EXERCISE REQUIREMENTS.
Set down the data below without change, skipping the pictures it holds.

Data extracted from a collection
*** Begin section ***

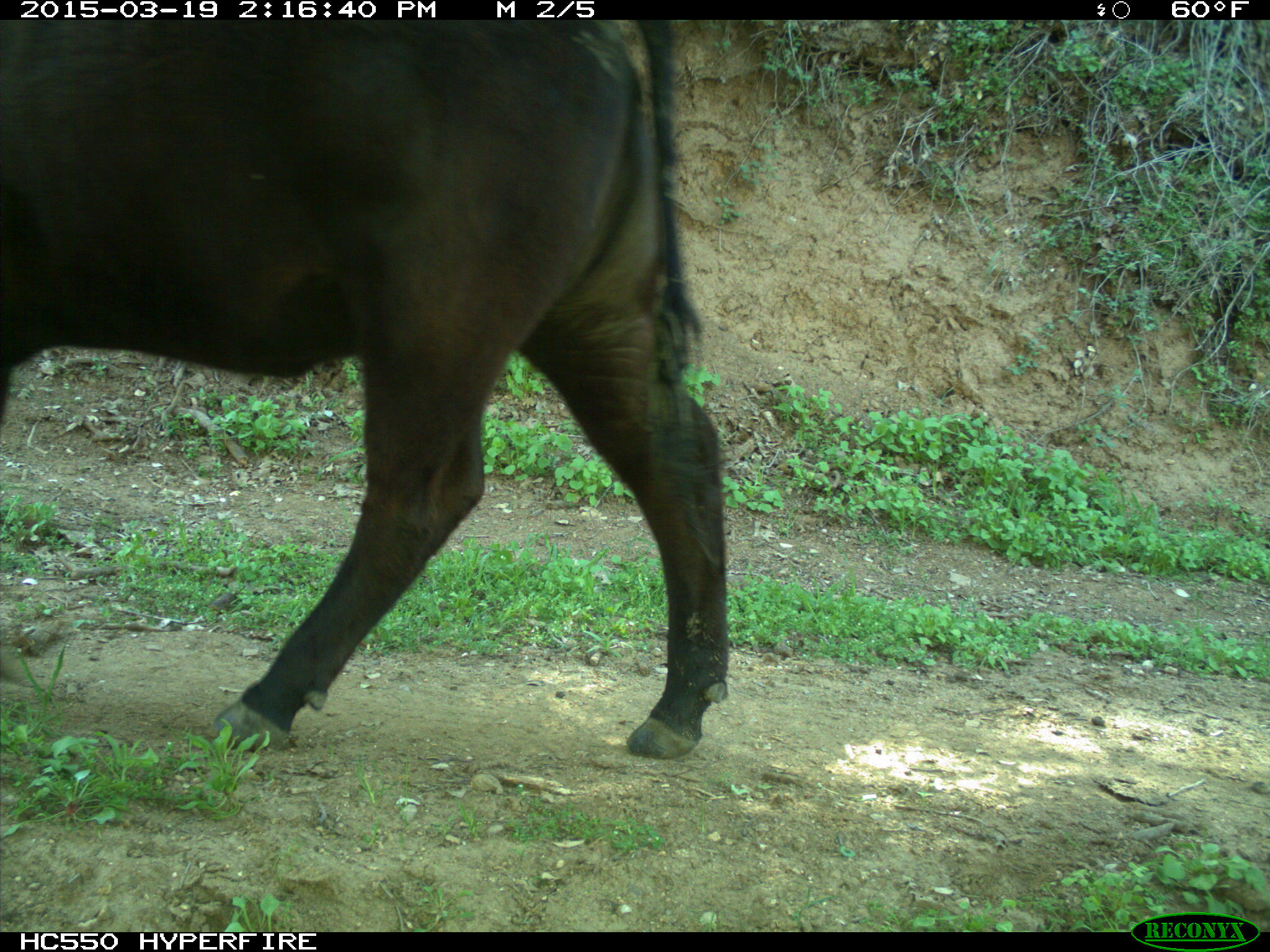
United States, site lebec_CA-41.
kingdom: Animalia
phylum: Chordata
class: Mammalia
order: Artiodactyla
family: Bovidae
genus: Bos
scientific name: Bos taurus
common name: domestic cow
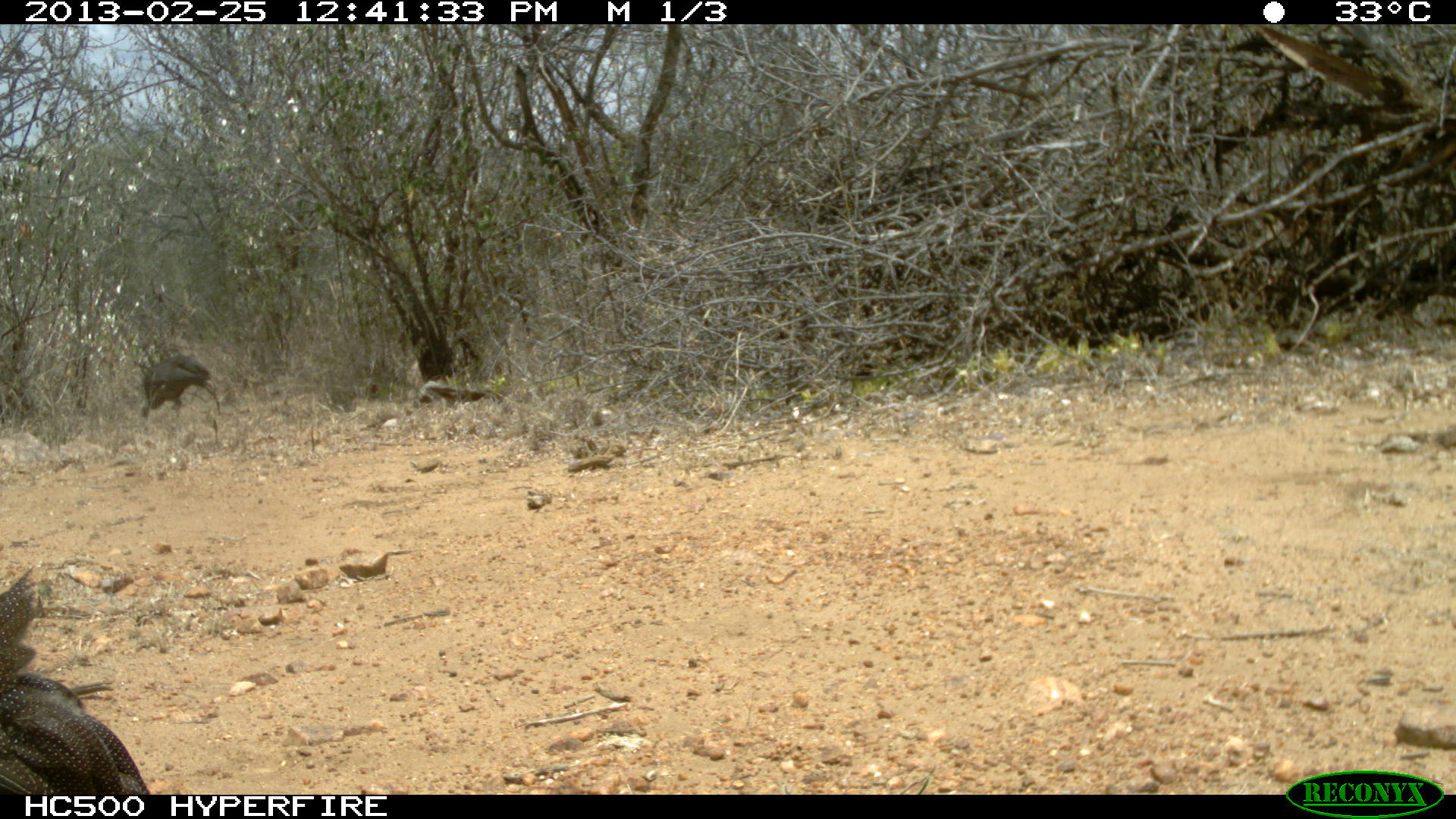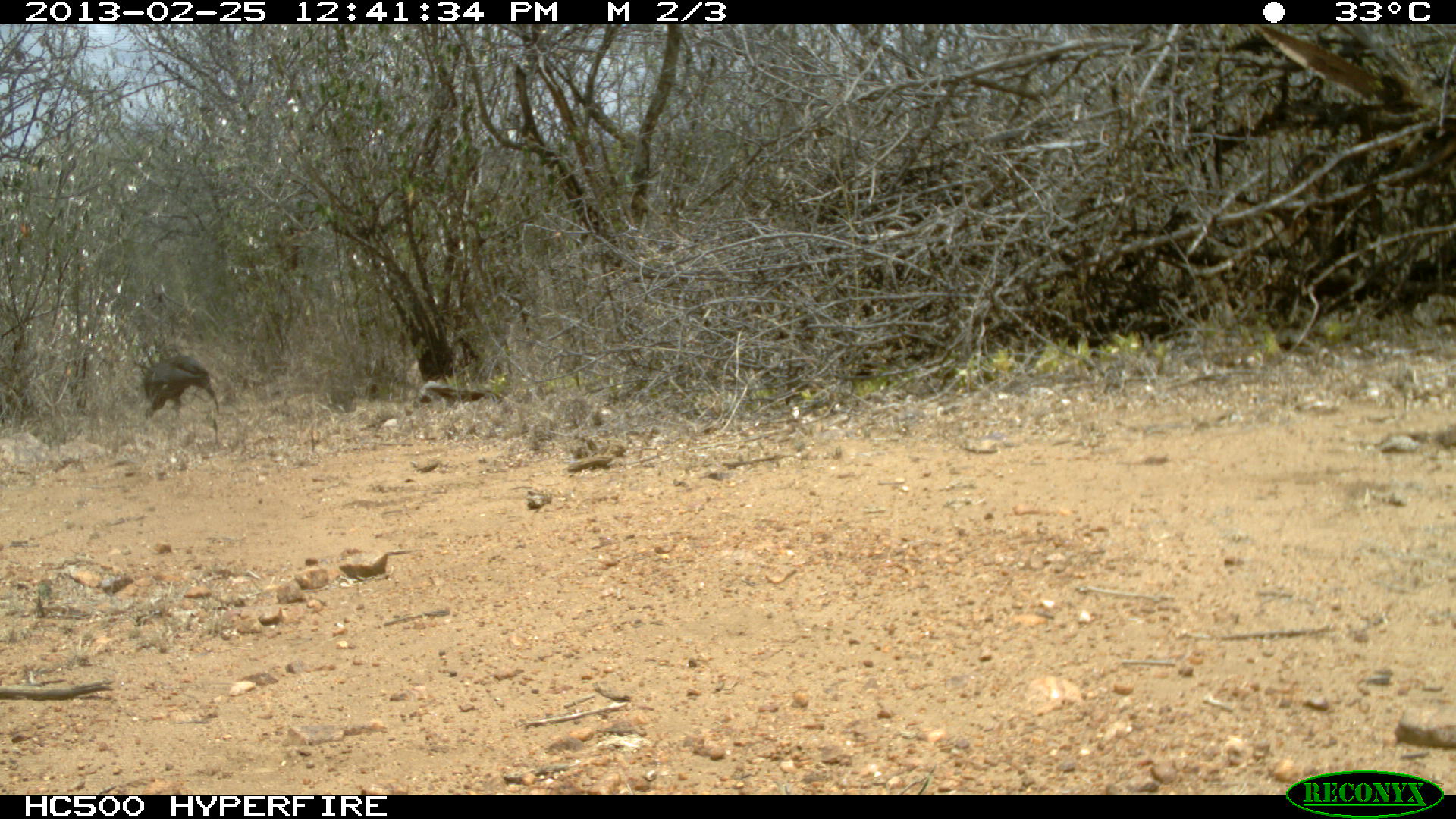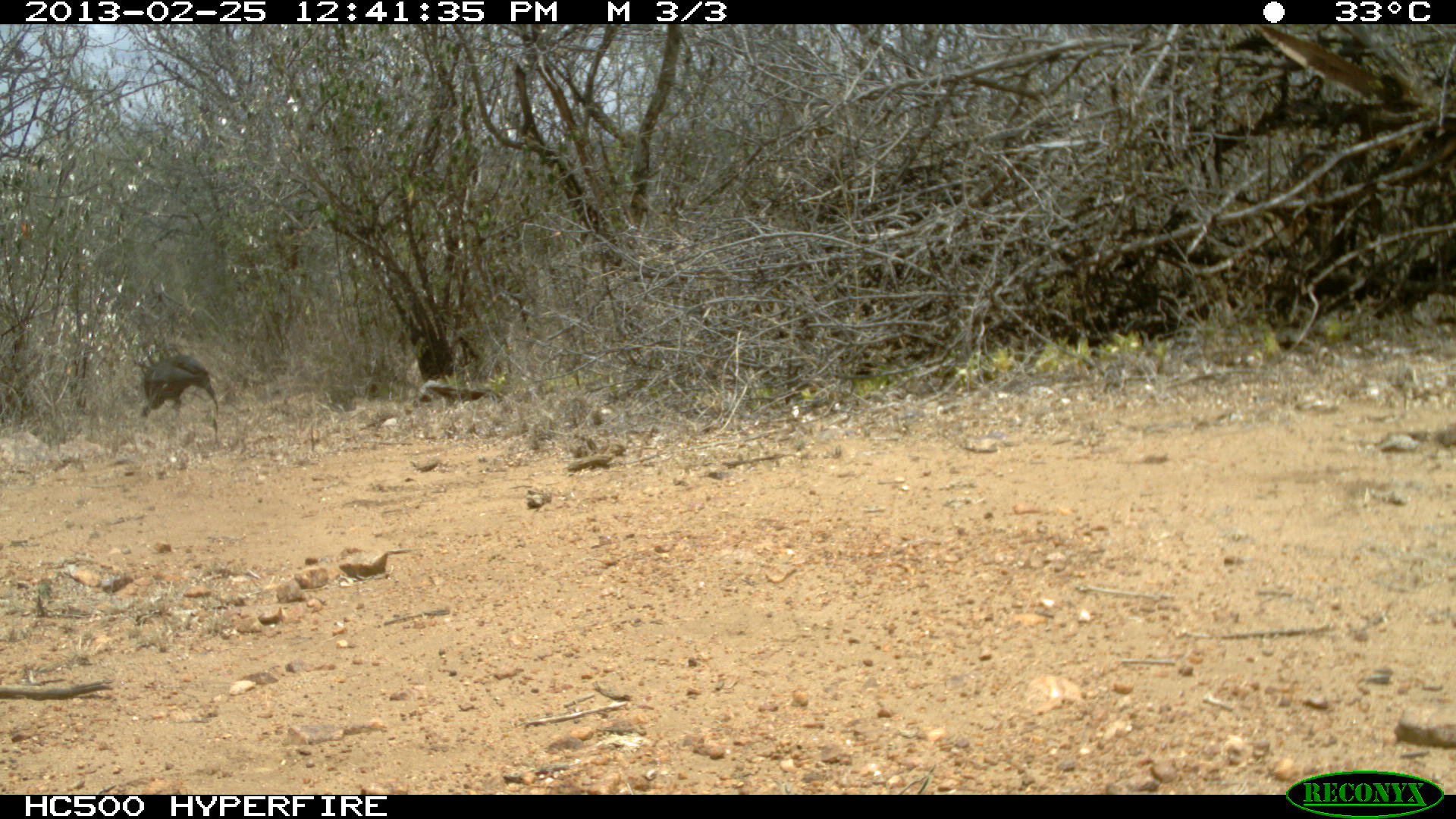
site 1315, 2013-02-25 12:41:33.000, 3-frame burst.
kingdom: Animalia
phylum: Chordata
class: Aves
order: Galliformes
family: Numididae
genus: Acryllium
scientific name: Acryllium vulturinum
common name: vulturine guineafowl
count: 2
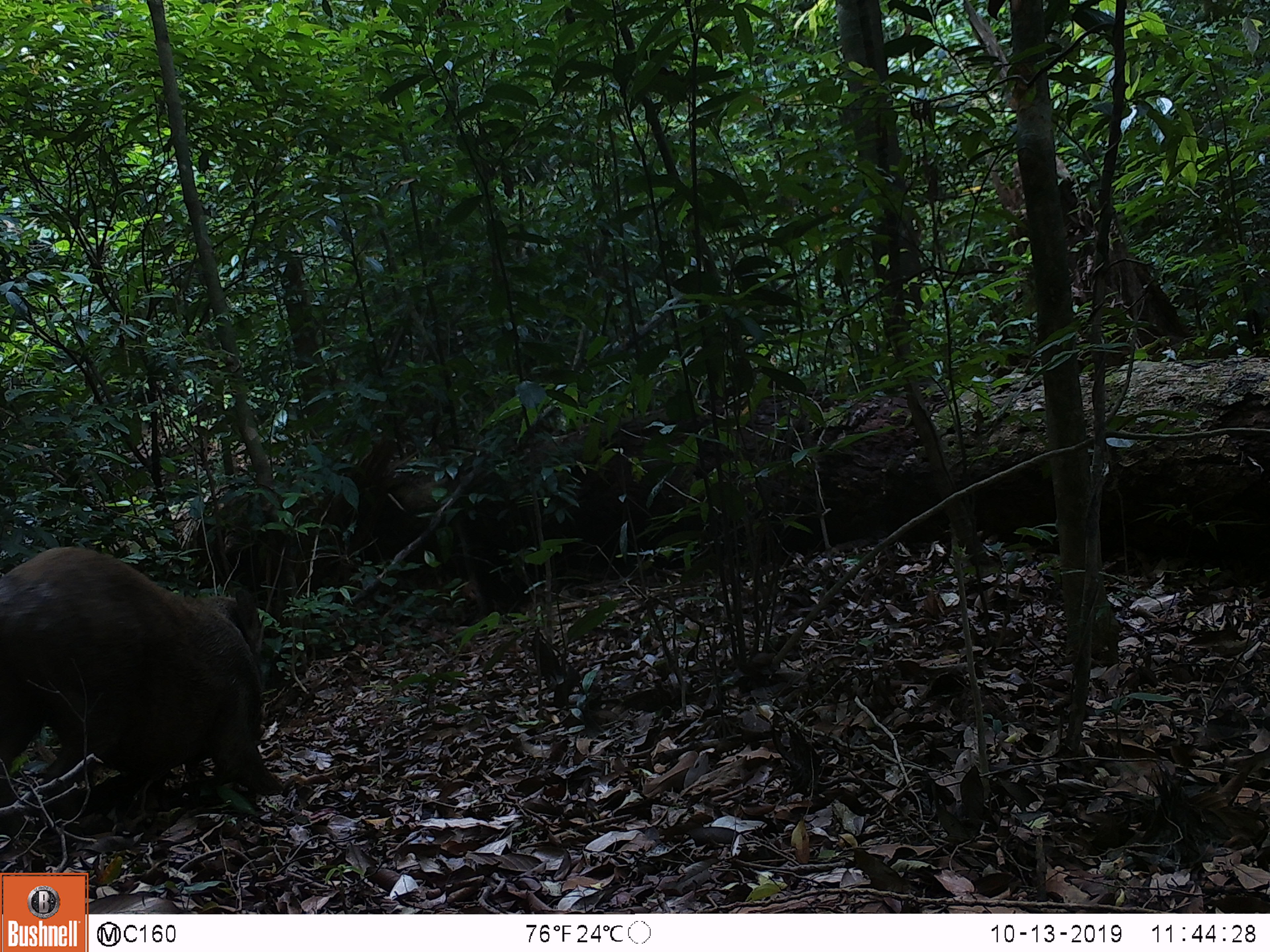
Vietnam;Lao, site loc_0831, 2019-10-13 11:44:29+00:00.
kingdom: Animalia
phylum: Chordata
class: Mammalia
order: Artiodactyla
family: Suidae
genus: Sus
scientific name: Sus scrofa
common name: eurasian wild pig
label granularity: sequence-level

*** End section ***

EXPECTED ANSWER.
United States, site lebec_CA-41.
kingdom: Animalia
phylum: Chordata
class: Mammalia
order: Artiodactyla
family: Bovidae
genus: Bos
scientific name: Bos taurus
common name: domestic cow
site 1315, 2013-02-25 12:41:33.000, 3-frame burst.
kingdom: Animalia
phylum: Chordata
class: Aves
order: Galliformes
family: Numididae
genus: Acryllium
scientific name: Acryllium vulturinum
common name: vulturine guineafowl
count: 2
Vietnam;Lao, site loc_0831, 2019-10-13 11:44:29+00:00.
kingdom: Animalia
phylum: Chordata
class: Mammalia
order: Artiodactyla
family: Suidae
genus: Sus
scientific name: Sus scrofa
common name: eurasian wild pig
label granularity: sequence-level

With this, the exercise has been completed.